Digital marketing professional Sandeep Balan is finding an outlet for his writing talent by writing screenplays for relatable, feel-good short films for YouTube

December 12, 2017 04:36 pm | Updated 04:36 pm IST

Storytelling always came naturally to Sandeep Balan. The 33-year-old Digital Marketing Head at United Breweries, was into comics and graphic novels from a young age, before graduating to short stories. “As a Malayali, I had a passion for films as well, and since my father was in a transferable job, vacations in Kerala were when we used to catch up on movies.
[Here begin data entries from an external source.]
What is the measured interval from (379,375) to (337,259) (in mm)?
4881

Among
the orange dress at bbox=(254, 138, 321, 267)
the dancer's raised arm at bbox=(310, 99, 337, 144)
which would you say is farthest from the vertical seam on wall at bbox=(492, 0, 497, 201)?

I also had a habit of cooking up stories to tell my sister, who is five years younger than me,” says Balan, who was also an active blogger until a few years ago.

These little trysts with storytelling came in handy when the Ultra Shorts YouTube channel wanted to release a feel-good short in connection with the Kingfisher Ultra Indian Derby, and Balan decided to step up to the challenge himself.

“We had previously worked with TVF on Pitchers, so I had received some exposure to a web series, but this was my first attempt at a screenplay,” explains Balan, who went on to create the short film Half Ticket, starring Naveen Kasturia, which was posted on the Ultra Shorts channel ‘Cheers!’ On YouTube in January, and centered around the theme of blind dating.

Taking heart from the positive reception Half Ticket received, Balan went on to write Born Free, the tale of a disheartened IT employee who secretly nurtured his talent as a beatboxer, which also did well with the online audience. This prompted him to write Rise, starring Vikrant Massey, which sees a young IT professional laid off from his job the day he had finally saved up and bought the motorcycle of his dreams. The fourth and final episode of Rise, Balan’s longest writing effort yet, was released on YouTube recently.

“I realised that relatable content always resonates on YouTube,” says Balan. “Half Ticket was about blind dates, which creates a lot of relatability with the Tinder generation, and I was reading about IT layoffs and hearing about it from friends and even the comments on Born Free, which led to me writing Rise.”

Talking about the similarity between his last two projects, which both feature disillusioned protagonists stuck in dead-end jobs with fixed hours, Balan says that his audience was what inspired him. “Sumeet Vyas’ character in Born Free was a talented beatboxer, but many people do not know what their own talents are, and for them, their job becomes a way of achieving their material goals, and they don’t know what alternative career they can fall back on that speaks to them. In fact, Vikrant’s character in Rise voices a similar thought in a scene. There have been long comments that people write that show that a lot of people ask themselves this question.”

Balan says that for him the transition from story to screenplay was not a difficult one, particularly with regards to the effort required to set up a scene. “In a screenplay, the focus is on the now, and on the dialogue voiced by the character, and you don’t have to write lines upon lines setting up the scene, as you would do in a story, which is the only major difference I faced”

Now that he is comfortable with the format, what is next in the pipeline? “Well, the projects have been getting longer. Half Ticket was about 25 minutes and Rise in total is around two hours long. Now I think the time is right for Half Ticket 2.”